*Problems to work on*
A. According to the Mad Money review, which screenwriter reinvented the British TV movie for American audiences?
B. Return the passage of the Mad Money review from "The trick isn’t" to "Keaton’s sardonic husband.", copied word for word.

The trick isn’t merely to carry out their plan without calling attention to themselves, but to keep at it without spilling the beans to outsiders—or spending any of the money while it’s still hot. Easier said than done.

Why did I like Mad Money? First off, it made me laugh. I also like that it’s smart—just believable enough to make sense and outlandish enough to be entertaining. You’d expect no less from director Callie Khouri, who made her reputation as the writer of Thelma and Louise. It’s based on a British TV movie, cleverly reinvented for American audiences by screenwriter Glen Gers. And it has a perfect cast. The three leading ladies are absolutely believable, including the much-maligned Katie Holmes, who’s both likable and funny. Ted Danson adds a battery of wisecracks as Keaton’s sardonic husband.

So, you can trust those other critics who said awful things about this movie, or you can sit back and have a good time, as I did. Your move.

*Data section*
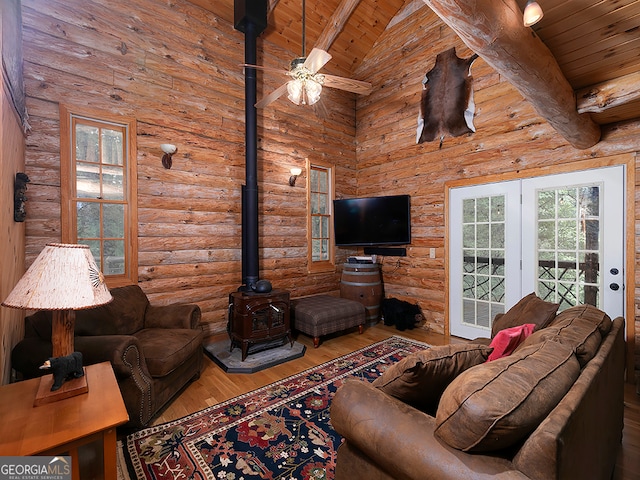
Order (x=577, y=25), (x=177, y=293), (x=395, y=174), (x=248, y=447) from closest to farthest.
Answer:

*In response*
A. Glen Gers

B.
The trick isn’t merely to carry out their plan without calling attention to themselves, but to keep at it without spilling the beans to outsiders—or spending any of the money while it’s still hot. Easier said than done.

Why did I like Mad Money? First off, it made me laugh. I also like that it’s smart—just believable enough to make sense and outlandish enough to be entertaining. You’d expect no less from director Callie Khouri, who made her reputation as the writer of Thelma and Louise. It’s based on a British TV movie, cleverly reinvented for American audiences by screenwriter Glen Gers. And it has a perfect cast. The three leading ladies are absolutely believable, including the much-maligned Katie Holmes, who’s both likable and funny. Ted Danson adds a battery of wisecracks as Keaton’s sardonic husband.